Advocates for Raising the Wage
Advocates for the Raise the Wage Act believe this pay hike is long overdue. Not only would it give nearly 32 million workers a raise, but it would help lift individuals and families out of poverty. Putting more money into the pockets of American workers would stimulate the economy by allowing those who previously had little to no spending power secure a more stable financial position and spend more at local businesses. This, coupled with phasing out the subminimum wage for tipped workers, would result in a better quality of life and pay.
Surveys done by One Fair Wage (OFW) found that since the COVID-19 Pandemic, over 80% of workers experienced a decline in tips and nearly two-thirds (66%) report their tips have decreased by half or more. This type of decline in income can be life threatening to individuals and families. Although employees are guaranteed at least the minimum wage by the Fair Labor Standards Act (FLSA) when tips fall short, the current wage may not be livable. Restaurant owners that support the Raise the Wage Act argue that tips are actually higher and restaurant growth is stronger under this type of model and it is the right and just thing to do for their employees.

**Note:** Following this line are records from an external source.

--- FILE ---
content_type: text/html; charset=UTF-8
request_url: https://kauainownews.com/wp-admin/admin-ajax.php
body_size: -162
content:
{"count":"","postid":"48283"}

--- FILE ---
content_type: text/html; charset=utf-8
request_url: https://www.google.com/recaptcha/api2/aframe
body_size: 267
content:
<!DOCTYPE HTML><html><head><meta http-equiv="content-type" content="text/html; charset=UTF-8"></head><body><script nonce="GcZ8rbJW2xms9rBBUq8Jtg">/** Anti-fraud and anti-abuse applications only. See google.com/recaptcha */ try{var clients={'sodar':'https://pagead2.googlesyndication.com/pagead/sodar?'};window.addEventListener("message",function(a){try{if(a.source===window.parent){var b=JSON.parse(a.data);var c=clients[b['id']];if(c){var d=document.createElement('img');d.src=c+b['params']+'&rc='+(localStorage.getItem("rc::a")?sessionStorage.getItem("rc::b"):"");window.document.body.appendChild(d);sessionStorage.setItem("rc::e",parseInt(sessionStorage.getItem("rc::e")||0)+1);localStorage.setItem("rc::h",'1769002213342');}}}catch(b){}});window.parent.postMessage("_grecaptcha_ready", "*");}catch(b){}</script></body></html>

Critics of Raising the Wage
Critics of the Raise the Wage Act argue that the repercussions of raising the minimum wage so drastically, especially in a time of such social and economic turmoil, is the wrong move at the wrong time. Economic concerns regarding business income, output, and unemployment are the forefront for those against the pay hike. As Sean Kennedy, EVP of the National Restaurant Association (NRA), points out, “labor-intensive industries like restaurants are forced to raise menu prices, pushing up consumer costs”, when they cannot absorb the costs of such pay hikes without suffering from a business standpoint. On top of this, eliminating the subminimum wage and the tipping credit would result in cut hours for employees and/or eliminating positions. The Congressional Budget Office (CBO) estimates that under a $15 federal minimum wage, 1.3 million workers who would otherwise be employed would be jobless in an average week in 2025.

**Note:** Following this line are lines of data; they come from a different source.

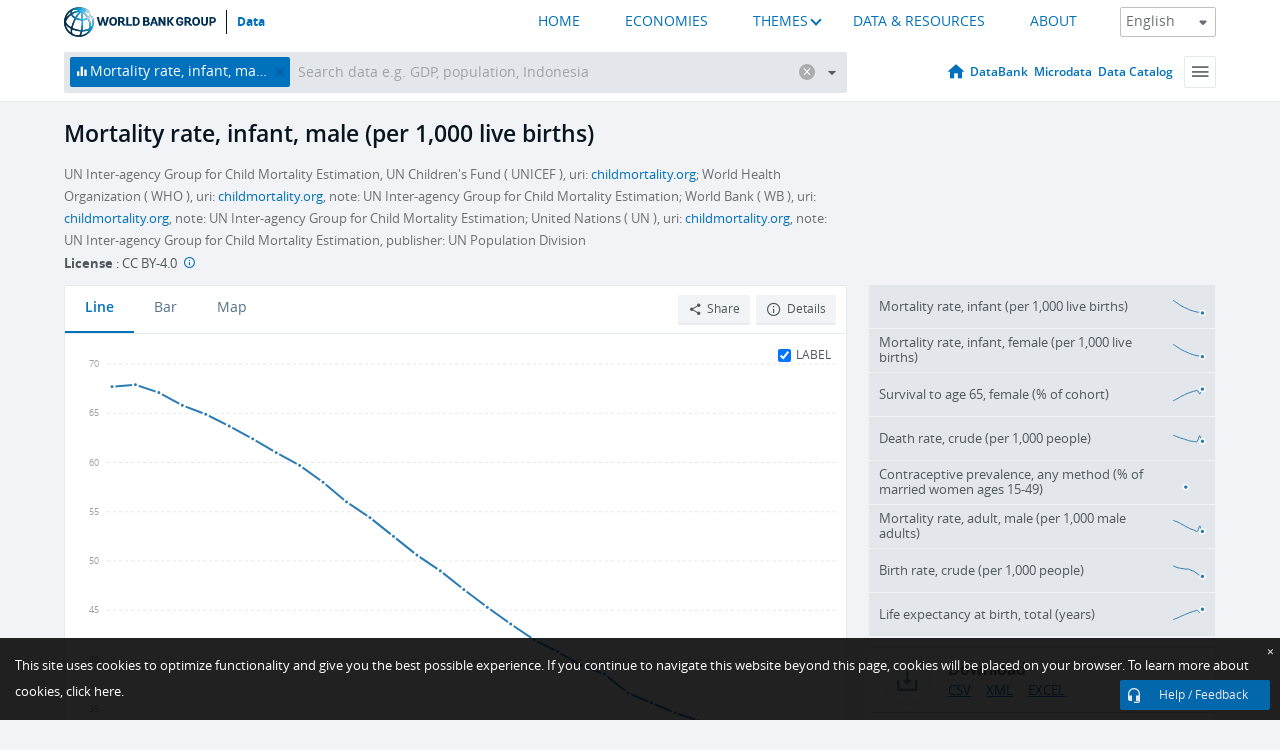

--- FILE ---
content_type: application/javascript; charset=utf-8
request_url: https://by2.uservoice.com/t2/136660/web/track.js?_=1768659930050&s=0&c=__uvSessionData0&d=eyJlIjp7InUiOiJodHRwczovL2RhdGEud29ybGRiYW5rLm9yZy9pbmRpY2F0b3IvU1AuRFlOLklNUlQuTUEuSU4%2FZW5kPTIwMjAiLCJyIjoiIn19
body_size: 30
content:
__uvSessionData0({"uvts":"6c731e0c-c47b-4bff-66c6-f28ffcc105cc"});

While an hourly pay raise may seem good on paper, employees and consumers actually rather support tipping. In a survey done by Upserve, restaurant staff said they would not take an increase in hourly wage if tipping were removed. Critics of the Raise the Wage bill emphasize that truly understanding the service industries and its employees are of utmost importance before enacting a bill such as this.

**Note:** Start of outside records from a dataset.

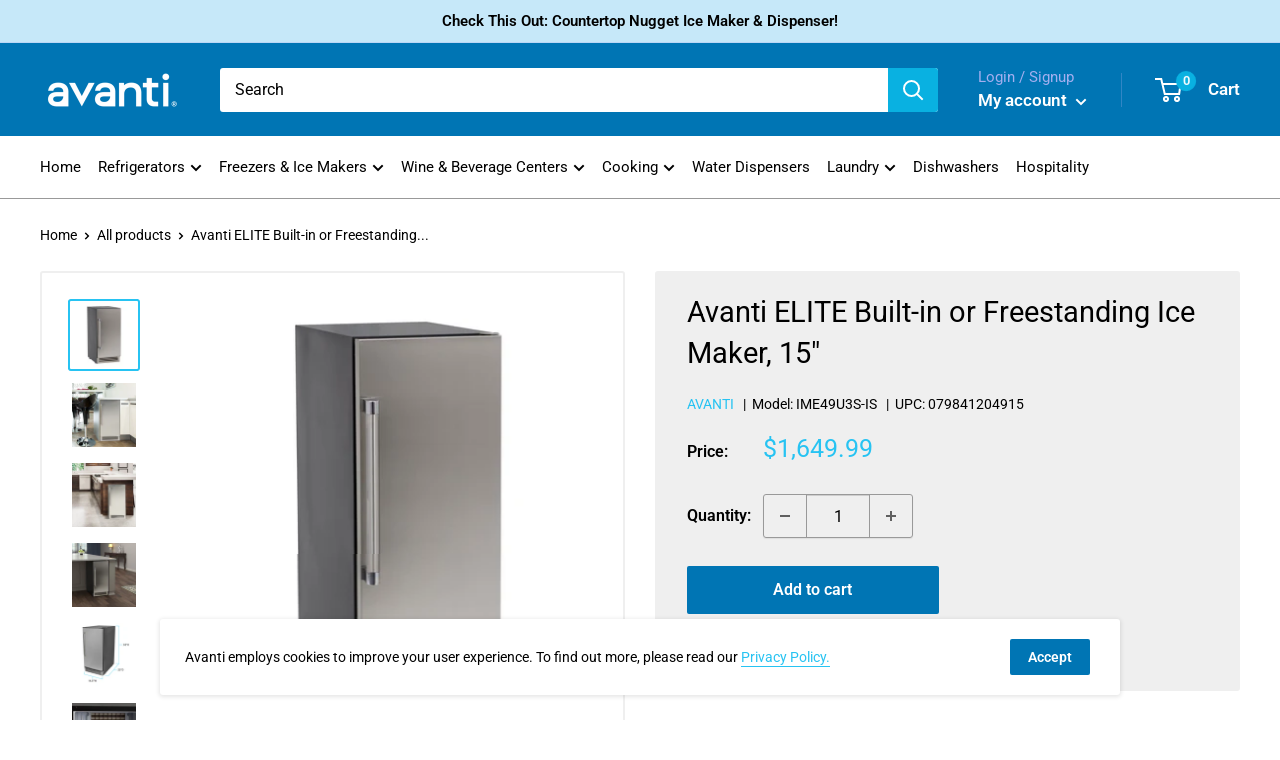

--- FILE ---
content_type: text/javascript
request_url: https://www.avantiproducts.com/cdn/shop/t/13/assets/custom.js?v=82782452813914417301675883954
body_size: -350
content:
function sortList(elem){var ul=document.getElementById(elem);ul!=null&&Array.from(ul.getElementsByTagName("LI")).sort(function(a,b){return a.textContent.trim().localeCompare(b.textContent.trim())}).forEach(function(li){return ul.appendChild(li)})}function sortListNew(elem){var ul=document.querySelector(elem);if(ul!=null){for(var new_ul=ul.cloneNode(!1),lis=[],i=ul.childNodes.length;i--;)ul.childNodes[i].nodeName==="LI"&&lis.push(ul.childNodes[i]);lis.sort(function(a,b){return parseFloat(a.querySelector("label").textContent.match(/\d+(\.\d+)?/)[0])<parseFloat(b.querySelector("label").textContent.match(/\d+(\.\d+)?/)[0])?-1:parseFloat(a.querySelector("label").textContent.match(/\d+(\.\d+)?/)[0])>parseFloat(b.querySelector("label").textContent.match(/\d+(\.\d+)?/)[0])?1:0});for(var i=0;i<lis.length;i++)new_ul.appendChild(lis[i]);ul.parentNode.replaceChild(new_ul,ul)}}window.onload=function(event){sortList("product-documents"),sortList("Type"),sortListNew("ul#Size")};
//# sourceMappingURL=/cdn/shop/t/13/assets/custom.js.map?v=82782452813914417301675883954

A Conversation Worth Having
The Covid-19 Pandemic has pushed the restaurant, service and hospitality industries to the brink. Restaurants, venues, and their employees continue to face hurdles as they try and adapt to the changes brought on by this unprecedented pandemic. Whether you are for or against the Raise the Wage bill, restaurants and businesses need to focus on surviving while ensuring their employees are taken care of. Modern solutions that benefit both the business and the employees are absolutely essential. Do you think the restaurant and service industries would benefit from the Raise the Wage Act? Or do you think there are other solutions? This is a conversation worth having.